11 Nach der genannten Verfassungsbestimmung ist gegen das Erkenntnis eines Verwaltungsgerichtes die Revision (nur) zulässig, wenn sie von der Lösung einer Rechtsfrage abhängt, der grundsätzliche Bedeutung zukommt, insbesondere weil das Erkenntnis von der Rechtsprechung des Verwaltungsgerichtshofes abweicht, eine solche Rechtsprechung fehlt oder die zu lösende Rechtsfrage in der bisherigen Rechtsprechung des Verwaltungsgerichtshofes nicht einheitlich beantwortet wird.

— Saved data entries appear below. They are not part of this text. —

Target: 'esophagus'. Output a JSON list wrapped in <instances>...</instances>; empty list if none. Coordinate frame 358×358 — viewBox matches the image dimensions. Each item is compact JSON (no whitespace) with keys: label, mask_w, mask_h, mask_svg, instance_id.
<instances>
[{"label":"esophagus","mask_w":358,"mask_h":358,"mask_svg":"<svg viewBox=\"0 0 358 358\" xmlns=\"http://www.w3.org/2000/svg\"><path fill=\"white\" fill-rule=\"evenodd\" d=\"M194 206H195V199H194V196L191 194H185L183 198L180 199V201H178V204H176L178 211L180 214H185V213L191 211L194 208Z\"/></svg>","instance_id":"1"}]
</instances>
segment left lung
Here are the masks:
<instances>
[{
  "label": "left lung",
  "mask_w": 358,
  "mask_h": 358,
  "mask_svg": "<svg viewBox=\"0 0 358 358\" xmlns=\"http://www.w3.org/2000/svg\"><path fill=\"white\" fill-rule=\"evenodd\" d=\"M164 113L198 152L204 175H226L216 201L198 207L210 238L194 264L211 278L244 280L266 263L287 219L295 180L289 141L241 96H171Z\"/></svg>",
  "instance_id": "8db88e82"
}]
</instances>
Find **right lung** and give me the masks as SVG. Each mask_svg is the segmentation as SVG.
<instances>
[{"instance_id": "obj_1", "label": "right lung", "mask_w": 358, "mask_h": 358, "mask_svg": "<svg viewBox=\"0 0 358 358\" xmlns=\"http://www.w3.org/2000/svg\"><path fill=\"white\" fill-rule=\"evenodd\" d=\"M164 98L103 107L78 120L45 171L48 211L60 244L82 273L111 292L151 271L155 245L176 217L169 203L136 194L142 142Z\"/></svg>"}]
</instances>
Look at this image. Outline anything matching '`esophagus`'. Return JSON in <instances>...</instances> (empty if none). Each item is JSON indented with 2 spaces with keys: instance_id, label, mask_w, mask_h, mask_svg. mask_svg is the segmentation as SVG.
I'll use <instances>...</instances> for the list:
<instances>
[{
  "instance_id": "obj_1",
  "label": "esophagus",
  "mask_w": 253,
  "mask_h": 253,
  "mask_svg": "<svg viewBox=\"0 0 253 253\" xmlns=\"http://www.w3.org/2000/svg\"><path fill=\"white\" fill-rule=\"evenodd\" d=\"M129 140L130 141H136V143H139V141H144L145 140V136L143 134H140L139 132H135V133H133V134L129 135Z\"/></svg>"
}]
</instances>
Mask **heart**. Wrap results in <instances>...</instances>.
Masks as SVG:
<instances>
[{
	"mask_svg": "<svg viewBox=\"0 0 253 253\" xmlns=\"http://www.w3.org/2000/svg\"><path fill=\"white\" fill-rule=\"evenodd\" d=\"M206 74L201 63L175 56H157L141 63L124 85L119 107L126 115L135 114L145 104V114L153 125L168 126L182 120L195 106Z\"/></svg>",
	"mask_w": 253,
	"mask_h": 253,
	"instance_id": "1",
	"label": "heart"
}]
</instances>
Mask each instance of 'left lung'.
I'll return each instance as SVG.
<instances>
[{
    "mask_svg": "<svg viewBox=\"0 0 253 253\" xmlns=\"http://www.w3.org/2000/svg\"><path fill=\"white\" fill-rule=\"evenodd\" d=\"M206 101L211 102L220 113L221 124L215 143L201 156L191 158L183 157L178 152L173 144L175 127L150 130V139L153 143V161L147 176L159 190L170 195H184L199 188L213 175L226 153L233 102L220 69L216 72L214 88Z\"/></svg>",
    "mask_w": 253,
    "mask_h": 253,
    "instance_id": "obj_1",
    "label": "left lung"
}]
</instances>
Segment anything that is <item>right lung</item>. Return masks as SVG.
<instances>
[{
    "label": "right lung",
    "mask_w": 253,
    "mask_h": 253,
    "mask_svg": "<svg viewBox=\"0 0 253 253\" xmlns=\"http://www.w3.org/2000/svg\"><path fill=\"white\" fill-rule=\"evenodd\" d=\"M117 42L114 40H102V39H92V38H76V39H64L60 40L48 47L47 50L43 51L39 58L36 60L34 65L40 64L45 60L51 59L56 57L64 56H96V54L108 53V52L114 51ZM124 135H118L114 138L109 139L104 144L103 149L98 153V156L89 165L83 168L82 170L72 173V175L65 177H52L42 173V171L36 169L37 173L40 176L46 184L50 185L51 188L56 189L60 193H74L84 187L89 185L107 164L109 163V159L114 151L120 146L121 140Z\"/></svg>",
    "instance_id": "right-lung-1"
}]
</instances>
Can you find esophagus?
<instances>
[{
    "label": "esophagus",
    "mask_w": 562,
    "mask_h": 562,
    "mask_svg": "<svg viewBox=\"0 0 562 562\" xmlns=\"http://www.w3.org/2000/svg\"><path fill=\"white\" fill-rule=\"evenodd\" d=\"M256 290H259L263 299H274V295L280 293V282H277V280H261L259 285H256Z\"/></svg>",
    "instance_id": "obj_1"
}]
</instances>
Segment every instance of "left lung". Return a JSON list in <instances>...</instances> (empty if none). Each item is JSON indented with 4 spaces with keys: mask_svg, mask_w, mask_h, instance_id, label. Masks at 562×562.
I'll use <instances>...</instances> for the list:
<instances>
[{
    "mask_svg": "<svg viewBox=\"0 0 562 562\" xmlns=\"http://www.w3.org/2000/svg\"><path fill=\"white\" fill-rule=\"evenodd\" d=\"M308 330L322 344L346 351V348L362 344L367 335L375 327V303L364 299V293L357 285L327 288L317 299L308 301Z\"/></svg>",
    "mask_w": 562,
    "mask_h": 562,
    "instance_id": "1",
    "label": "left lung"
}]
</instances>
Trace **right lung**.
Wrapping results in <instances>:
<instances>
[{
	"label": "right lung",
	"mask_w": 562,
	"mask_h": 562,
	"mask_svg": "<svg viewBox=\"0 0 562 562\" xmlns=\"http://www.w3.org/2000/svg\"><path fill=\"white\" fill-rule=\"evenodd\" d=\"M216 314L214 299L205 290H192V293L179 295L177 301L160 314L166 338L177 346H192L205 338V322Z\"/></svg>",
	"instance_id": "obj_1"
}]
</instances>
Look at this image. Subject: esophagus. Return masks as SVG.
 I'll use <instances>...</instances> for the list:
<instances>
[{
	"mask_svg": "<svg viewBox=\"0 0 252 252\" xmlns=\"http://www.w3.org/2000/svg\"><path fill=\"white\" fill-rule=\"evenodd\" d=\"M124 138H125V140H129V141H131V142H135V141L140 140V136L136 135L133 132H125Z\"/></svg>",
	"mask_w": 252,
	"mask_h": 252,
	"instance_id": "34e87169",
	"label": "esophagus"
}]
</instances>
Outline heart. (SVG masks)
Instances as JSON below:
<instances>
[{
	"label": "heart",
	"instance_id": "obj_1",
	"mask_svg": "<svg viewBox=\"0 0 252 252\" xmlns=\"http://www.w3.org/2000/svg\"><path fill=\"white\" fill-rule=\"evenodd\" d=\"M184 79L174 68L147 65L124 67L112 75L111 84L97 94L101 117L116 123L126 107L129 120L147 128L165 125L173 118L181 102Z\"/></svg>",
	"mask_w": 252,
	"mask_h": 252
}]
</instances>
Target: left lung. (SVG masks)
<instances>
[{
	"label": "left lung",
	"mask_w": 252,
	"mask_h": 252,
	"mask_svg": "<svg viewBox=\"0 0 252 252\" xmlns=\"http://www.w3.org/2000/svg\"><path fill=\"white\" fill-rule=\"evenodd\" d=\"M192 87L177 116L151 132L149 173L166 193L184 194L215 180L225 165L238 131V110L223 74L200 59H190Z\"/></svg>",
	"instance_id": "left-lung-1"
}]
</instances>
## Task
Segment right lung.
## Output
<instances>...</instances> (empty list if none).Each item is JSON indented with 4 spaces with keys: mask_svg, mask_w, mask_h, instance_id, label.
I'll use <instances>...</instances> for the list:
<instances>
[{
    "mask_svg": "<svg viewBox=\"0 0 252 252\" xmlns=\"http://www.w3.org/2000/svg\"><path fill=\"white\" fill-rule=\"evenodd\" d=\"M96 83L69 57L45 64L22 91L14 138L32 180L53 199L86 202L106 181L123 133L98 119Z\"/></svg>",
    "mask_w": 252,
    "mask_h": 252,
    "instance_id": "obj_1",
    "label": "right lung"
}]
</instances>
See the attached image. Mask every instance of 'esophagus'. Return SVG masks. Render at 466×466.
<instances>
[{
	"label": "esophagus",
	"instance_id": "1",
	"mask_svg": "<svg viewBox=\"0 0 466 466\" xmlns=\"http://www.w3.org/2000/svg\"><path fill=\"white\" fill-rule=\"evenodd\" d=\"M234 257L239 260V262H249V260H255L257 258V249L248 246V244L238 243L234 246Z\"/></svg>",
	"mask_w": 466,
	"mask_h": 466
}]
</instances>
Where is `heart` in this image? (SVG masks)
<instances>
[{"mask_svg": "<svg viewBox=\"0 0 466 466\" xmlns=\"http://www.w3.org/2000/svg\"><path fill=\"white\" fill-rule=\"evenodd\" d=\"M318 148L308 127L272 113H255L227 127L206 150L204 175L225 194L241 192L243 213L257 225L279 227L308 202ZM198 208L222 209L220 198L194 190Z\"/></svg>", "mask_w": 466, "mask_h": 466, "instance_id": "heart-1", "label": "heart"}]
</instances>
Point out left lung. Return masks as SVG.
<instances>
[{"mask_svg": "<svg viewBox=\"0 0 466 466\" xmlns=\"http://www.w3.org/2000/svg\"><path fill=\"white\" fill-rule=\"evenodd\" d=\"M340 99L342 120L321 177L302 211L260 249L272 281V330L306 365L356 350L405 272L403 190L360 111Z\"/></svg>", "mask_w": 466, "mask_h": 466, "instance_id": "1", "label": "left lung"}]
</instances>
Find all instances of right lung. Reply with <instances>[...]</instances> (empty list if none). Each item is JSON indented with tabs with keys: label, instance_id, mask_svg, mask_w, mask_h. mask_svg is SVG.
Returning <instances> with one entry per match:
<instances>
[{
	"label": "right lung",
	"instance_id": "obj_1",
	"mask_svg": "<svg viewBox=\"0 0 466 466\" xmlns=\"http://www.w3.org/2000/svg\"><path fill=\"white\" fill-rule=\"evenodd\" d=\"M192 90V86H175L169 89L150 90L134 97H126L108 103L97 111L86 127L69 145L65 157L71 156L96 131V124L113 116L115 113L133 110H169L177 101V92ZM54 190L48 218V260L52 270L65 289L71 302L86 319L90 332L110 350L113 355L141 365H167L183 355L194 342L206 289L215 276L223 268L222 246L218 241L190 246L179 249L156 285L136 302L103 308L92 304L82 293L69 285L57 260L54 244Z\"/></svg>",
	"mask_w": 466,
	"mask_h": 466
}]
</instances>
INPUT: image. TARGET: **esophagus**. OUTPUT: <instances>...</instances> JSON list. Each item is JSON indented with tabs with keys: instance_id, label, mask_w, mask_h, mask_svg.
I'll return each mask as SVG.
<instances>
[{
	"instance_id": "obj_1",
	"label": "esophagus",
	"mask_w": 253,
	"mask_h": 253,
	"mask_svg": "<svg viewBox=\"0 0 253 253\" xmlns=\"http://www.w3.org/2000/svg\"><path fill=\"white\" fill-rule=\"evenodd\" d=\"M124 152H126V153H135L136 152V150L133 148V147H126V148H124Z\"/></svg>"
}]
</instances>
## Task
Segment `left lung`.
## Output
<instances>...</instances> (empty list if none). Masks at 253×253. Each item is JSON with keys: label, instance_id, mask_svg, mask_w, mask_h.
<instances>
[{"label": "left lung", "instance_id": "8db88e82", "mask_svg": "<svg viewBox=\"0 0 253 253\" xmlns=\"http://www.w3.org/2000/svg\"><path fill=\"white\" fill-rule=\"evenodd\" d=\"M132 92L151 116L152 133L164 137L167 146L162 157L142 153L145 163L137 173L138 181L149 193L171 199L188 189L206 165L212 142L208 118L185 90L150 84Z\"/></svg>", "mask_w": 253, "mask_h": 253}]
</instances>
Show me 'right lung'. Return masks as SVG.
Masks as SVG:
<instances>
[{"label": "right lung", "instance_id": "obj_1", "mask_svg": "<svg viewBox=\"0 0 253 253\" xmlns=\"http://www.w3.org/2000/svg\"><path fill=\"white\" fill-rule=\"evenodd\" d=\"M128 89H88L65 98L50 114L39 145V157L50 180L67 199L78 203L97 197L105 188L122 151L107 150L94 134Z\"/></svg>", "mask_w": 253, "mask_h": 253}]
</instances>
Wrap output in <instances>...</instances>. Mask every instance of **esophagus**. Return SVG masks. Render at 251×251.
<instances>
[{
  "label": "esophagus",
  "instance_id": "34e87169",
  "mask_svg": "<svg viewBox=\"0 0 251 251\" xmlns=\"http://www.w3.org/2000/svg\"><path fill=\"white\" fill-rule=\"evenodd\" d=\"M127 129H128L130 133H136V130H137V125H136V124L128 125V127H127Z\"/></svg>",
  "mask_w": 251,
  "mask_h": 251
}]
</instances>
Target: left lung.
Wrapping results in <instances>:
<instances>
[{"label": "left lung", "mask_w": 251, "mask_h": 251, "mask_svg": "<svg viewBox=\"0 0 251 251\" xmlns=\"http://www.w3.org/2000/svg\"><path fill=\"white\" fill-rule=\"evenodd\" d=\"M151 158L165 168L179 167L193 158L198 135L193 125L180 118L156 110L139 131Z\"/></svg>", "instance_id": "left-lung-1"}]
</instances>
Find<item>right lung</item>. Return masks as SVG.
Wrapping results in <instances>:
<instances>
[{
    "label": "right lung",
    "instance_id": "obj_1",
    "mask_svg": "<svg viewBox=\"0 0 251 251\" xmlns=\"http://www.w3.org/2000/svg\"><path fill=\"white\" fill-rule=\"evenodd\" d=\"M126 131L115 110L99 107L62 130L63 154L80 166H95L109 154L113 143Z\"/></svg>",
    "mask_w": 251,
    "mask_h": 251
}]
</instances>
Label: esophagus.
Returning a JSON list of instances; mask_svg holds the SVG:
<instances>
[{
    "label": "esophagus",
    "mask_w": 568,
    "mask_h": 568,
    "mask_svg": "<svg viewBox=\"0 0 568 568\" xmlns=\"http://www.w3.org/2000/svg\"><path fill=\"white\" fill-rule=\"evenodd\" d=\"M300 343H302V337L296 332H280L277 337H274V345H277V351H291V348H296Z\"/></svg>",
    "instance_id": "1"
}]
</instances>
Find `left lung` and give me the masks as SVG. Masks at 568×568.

Nach § 34 Abs. 1 VwGG sind Revisionen, die sich (u.a.) wegen Nichtvorliegens der Voraussetzungen des Art. 133 Abs. 4 B-VG „nicht zur Behandlung eignen“, ohne weiteres Verfahren in nichtöffentlicher Sitzung mit Beschluss zurückzuweisen.
12 An den Ausspruch des Verwaltungsgerichtes gemäß § 25a Abs. 1 VwGG ist der Verwaltungsgerichtshof bei der Beurteilung der Zulässigkeit der Revision nicht gebunden (§ 34 Abs. 1a VwGG). Zufolge § 28 Abs. 3 VwGG hat allerdings die außerordentliche Revision gesondert die Gründe zu enthalten, aus denen entgegen dem Ausspruch des Verwaltungsgerichtes die Revision für zulässig erachtet wird. Im Rahmen dieser in der Revision vorgebrachten Gründe hat der Verwaltungsgerichtshof dann die Zulässigkeit einer außerordentlichen Revision gemäß Art. 133 Abs. 4 B-VG zu überprüfen (§ 34 Abs. 1a zweiter Satz VwGG).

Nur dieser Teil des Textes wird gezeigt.